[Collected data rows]
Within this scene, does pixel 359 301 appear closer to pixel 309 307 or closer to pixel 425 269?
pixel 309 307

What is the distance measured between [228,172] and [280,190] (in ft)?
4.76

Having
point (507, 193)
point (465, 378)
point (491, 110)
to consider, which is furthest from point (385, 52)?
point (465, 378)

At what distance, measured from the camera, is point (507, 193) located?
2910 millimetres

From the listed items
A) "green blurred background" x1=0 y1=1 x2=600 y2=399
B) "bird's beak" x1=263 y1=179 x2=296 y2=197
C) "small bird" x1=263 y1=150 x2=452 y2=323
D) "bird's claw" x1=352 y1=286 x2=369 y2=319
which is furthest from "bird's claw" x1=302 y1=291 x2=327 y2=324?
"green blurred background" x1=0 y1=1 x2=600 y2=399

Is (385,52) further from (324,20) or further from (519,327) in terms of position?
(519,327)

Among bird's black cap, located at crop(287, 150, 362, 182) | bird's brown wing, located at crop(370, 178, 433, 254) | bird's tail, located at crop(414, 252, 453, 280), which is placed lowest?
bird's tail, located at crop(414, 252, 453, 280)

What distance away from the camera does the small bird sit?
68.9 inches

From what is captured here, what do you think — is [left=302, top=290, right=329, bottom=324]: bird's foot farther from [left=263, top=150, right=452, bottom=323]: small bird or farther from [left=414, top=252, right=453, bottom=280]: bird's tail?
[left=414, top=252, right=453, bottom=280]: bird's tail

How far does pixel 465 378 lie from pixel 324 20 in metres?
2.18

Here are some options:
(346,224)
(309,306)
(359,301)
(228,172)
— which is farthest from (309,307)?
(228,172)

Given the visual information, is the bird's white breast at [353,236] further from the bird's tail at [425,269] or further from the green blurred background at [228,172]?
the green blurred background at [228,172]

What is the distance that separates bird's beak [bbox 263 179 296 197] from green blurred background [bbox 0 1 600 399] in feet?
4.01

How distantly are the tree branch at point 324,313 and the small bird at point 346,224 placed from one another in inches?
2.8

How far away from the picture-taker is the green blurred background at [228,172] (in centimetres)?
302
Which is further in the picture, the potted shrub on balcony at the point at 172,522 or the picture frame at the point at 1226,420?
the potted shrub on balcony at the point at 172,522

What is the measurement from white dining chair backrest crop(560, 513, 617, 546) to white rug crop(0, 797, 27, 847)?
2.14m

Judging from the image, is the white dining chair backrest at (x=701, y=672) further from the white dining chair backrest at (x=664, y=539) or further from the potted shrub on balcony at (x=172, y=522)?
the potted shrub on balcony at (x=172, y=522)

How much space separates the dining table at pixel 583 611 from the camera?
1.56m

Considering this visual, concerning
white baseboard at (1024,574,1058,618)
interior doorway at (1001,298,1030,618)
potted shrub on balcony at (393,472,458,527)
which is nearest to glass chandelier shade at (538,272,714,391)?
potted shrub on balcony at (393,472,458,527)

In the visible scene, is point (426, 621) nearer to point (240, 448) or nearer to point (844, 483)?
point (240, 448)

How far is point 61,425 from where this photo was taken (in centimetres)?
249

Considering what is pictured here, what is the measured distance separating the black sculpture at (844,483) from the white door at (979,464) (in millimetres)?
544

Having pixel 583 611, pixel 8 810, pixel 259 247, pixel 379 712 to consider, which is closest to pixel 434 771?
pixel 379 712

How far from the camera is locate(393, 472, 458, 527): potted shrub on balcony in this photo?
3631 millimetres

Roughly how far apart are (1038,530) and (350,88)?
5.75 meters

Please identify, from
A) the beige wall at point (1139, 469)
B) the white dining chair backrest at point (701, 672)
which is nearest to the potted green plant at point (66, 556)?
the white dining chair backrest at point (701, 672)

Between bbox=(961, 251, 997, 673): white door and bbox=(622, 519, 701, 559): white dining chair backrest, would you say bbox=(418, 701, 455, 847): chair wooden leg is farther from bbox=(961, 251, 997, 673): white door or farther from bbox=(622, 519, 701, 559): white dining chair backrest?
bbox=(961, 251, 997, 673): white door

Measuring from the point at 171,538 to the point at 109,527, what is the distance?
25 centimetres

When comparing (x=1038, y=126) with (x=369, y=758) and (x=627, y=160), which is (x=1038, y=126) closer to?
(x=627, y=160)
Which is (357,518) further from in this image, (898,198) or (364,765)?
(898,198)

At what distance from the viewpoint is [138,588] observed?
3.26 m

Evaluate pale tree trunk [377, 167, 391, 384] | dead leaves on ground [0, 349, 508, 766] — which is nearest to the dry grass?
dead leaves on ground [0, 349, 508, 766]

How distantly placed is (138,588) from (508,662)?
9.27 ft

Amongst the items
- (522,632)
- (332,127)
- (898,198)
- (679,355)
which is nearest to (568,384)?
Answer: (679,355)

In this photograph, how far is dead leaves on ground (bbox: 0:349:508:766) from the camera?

What needs to be done: Copy out every row above word for word, changing nothing.

Right answer:
Within this scene, does pixel 359 301 appear closer to pixel 309 307 or closer to pixel 425 269?
pixel 309 307

What is the distance measured between [228,172] and [280,190] (in ft)?
4.76

Having
point (507, 193)
point (465, 378)
point (491, 110)
to consider, which is furthest from point (385, 52)?
point (465, 378)

At what distance, measured from the camera, is point (507, 193) located?
2910 millimetres

From the listed items
A) "green blurred background" x1=0 y1=1 x2=600 y2=399
B) "bird's beak" x1=263 y1=179 x2=296 y2=197
C) "small bird" x1=263 y1=150 x2=452 y2=323
D) "bird's claw" x1=352 y1=286 x2=369 y2=319
which is furthest from "bird's claw" x1=302 y1=291 x2=327 y2=324?
"green blurred background" x1=0 y1=1 x2=600 y2=399

Is (385,52) further from (324,20) or further from (519,327) in terms of position?
(519,327)

Among bird's black cap, located at crop(287, 150, 362, 182) | bird's brown wing, located at crop(370, 178, 433, 254) | bird's tail, located at crop(414, 252, 453, 280), which is placed lowest?
bird's tail, located at crop(414, 252, 453, 280)

What distance away from the camera does the small bird sit?
68.9 inches

From what is captured here, what do you think — is [left=302, top=290, right=329, bottom=324]: bird's foot farther from [left=263, top=150, right=452, bottom=323]: small bird or farther from [left=414, top=252, right=453, bottom=280]: bird's tail?
[left=414, top=252, right=453, bottom=280]: bird's tail

How far does pixel 465 378 lie from pixel 324 20 in metres?
2.18

Here are some options:
(346,224)
(309,306)
(359,301)
(228,172)
— which is farthest from (309,307)?
(228,172)

Given the visual information, is the bird's white breast at [353,236] further from the bird's tail at [425,269] or further from the green blurred background at [228,172]?
the green blurred background at [228,172]

What is the distance that separates bird's beak [bbox 263 179 296 197] from green blurred background [bbox 0 1 600 399] in feet?
4.01

How distantly are the tree branch at point 324,313 and the small bird at point 346,224 placed from one another in inches?
2.8

How far away from the picture-taker is the green blurred background at [228,172] (in centimetres)?
302
Which is further in the picture, the potted shrub on balcony at the point at 172,522 or the picture frame at the point at 1226,420?
the potted shrub on balcony at the point at 172,522

What is the measurement from white dining chair backrest crop(560, 513, 617, 546) to white rug crop(0, 797, 27, 847)?
2.14m

Judging from the image, is the white dining chair backrest at (x=701, y=672) further from the white dining chair backrest at (x=664, y=539) or further from the potted shrub on balcony at (x=172, y=522)?
the potted shrub on balcony at (x=172, y=522)

How much space separates the dining table at pixel 583 611 from the camera?
1.56m

Considering this visual, concerning
white baseboard at (1024,574,1058,618)
interior doorway at (1001,298,1030,618)
potted shrub on balcony at (393,472,458,527)
which is nearest to glass chandelier shade at (538,272,714,391)?
potted shrub on balcony at (393,472,458,527)

In the visible scene, is point (426, 621) nearer to point (240, 448) or nearer to point (844, 483)?
point (240, 448)

How far is point 61,425 from where this photo was taken (in centimetres)?
249

Considering what is pictured here, what is the measured distance separating the black sculpture at (844,483) from the white door at (979,464) (in millimetres)?
544

Having pixel 583 611, pixel 8 810, pixel 259 247, pixel 379 712 to consider, which is closest to pixel 434 771?
pixel 379 712

How far from the camera is locate(393, 472, 458, 527): potted shrub on balcony in this photo?
3631 millimetres

Roughly how far apart are (1038,530) and (350,88)?
5.75 meters

Please identify, from
A) the beige wall at point (1139, 469)
B) the white dining chair backrest at point (701, 672)
which is nearest to the potted green plant at point (66, 556)?
the white dining chair backrest at point (701, 672)

Between bbox=(961, 251, 997, 673): white door and bbox=(622, 519, 701, 559): white dining chair backrest, would you say bbox=(418, 701, 455, 847): chair wooden leg is farther from bbox=(961, 251, 997, 673): white door or farther from bbox=(622, 519, 701, 559): white dining chair backrest?
bbox=(961, 251, 997, 673): white door

Measuring from the point at 171,538 to the point at 109,527, what is the distance?
25 centimetres

When comparing (x=1038, y=126) with (x=369, y=758) and (x=627, y=160), which is (x=1038, y=126) closer to?
(x=627, y=160)
Which is (357,518) further from in this image, (898,198) or (364,765)?
(898,198)

At what distance from the viewpoint is [138,588] observed?
3.26 m

Evaluate pale tree trunk [377, 167, 391, 384] | dead leaves on ground [0, 349, 508, 766] — which is nearest to the dry grass?
dead leaves on ground [0, 349, 508, 766]

How distantly placed is (138,588) from (508,662)?
9.27 ft

Amongst the items
- (522,632)
- (332,127)
- (898,198)
- (679,355)
which is nearest to (568,384)?
Answer: (679,355)

In this photograph, how far is dead leaves on ground (bbox: 0:349:508:766) from the camera?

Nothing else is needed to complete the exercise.